Nah,,,coba kita lihat galaunya generasi islam zaman awal, seperti apakah galaunya mereka :
1. Sahabat Ka'ab bin Malik RA, galau selama 50 hari, khawatir soal dosa. Khawatir soal dirinya diampuni Allah atau tidak. Bukan soal remeh temeh.
2. Umar bin Khatab RA ketika menjadi khalifah, galau karena ada rakyatnya yang memasak batu saking miskinnya, lalu menaruh beban karung gandum di pundaknya sendiri.
3. Tsa'labah bin Abdurrahman RA pernah secara tidak sengaja melihat wanita Anshar yang mandi, ia merasa sangat berdosa, malu kepada Nabi dan mengasingkan diri ke gunung selama 40 hari.Ia terus menerus minta ampun kepada Allah. Sedangkan kita? setiap hari, wanita di sekitar kita mengumbar aurat dimana-mana. Di kantor, di mall, di televisi, dll. Apakah kita minta ampun kepada Allah?
Nabi Muhammad merasa kehilangan dia. Sampai Allah menunjukkan gunung tempat dia bersembunyi. Nabi minta Umar RA dan Salman RA menjemputnya.
Tsa'labah masih malu, dia mau ke Madinah jika Nabi sedang sholat sehingga dianggap tidak menyadari kedatangannya. Ia pun sampai sakit keras karena galau akan dosanya melihat wanita mandi, walau pun tak sengaja.
Sebelum sakit Nabi SAW memberikan amalan buatnya supaya dosanya diampuni berupa bacaan Al Qur;an, "Ya Tuhan kami, berilah kami kebaikan di dunia, dan kebaikan di akherat dan peliharalah kami dari siksa api neraka" (Al Baqarah : 201) . Sebuah doa yang mudah dan sering kita ulang-ulang yaitu Rabbana Atina Fiddunya Hasanah wa fil Akhiroti hasanah waqina adzabannar.
Tsa'labah sakit keras selama 8 hari, karena khawatir akan dosanya. Bagaimana dengan kita? setiap hari berbuat dosa apakah kita berbuat salah? Kebanyakan tidak. Nabi Muhammad SAW saja yang dijamin masuk surgaistighfar 70 kali sehari dalam riwayat lain dikatakan 100 kali sehari. Kita berapa kali?
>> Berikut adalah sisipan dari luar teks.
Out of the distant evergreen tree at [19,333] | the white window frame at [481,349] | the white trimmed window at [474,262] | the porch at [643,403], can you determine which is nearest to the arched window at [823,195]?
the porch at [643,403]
Begitu seharusnya. Mestinya kita galau bukan urusanduit, urusan lawan jenis, urusan dunia. Mestinya kita galau dengan urusan dosa, urusan ibadah, urusan akherat, begitulah muslim yang baik.
Rasulullah pun menjenguknya, Rasululah memangku Tsa'labah di pangkuannya
.
Tapi ia menggeser kepalanya. "Kepalaku penuh dosa wahai Rasulullah. Aku tidak pantas".
"Apa yang kamu senangi?'
"Ampunan Allah".
Jabir bin Abdullah RA meriwayatkan sebuah hadist tentang sahabat ini. Ketika itu turunlah Jibril mengatakan, "Wahai Muhammad, sesungguhnya Allah mengirimkan salam padamu, dan berfirman, "Jika hambaKu ini menemuiKu dengan dosa sejengkal tanah, maka Aku akan menemui dengan sejengkal ampunan".
Tsa'labah langsung berteriak kegirangan karena mendapat ampunan Allah, tidak lama kemudian ia meninggal. Ketika Rasululah ke rumah Tsa'labah, Rasulullah merangkak. Para sahabat keheranan. "Mengapa Engkau merangkak wahai Rasulullah?"
Rasulullah SAW menjawab, "Aku tidak bisa berdiri saking banyaknya malaikat yang turun ta'ziah kepada Tsa'labah".
Masya Allah itulah galaunya para sahabat Nabi SAW, semoga kita dapat mencontoh mereka menjadi muslim yang total, sehingga bahagia dunia dan akherat, aamiin.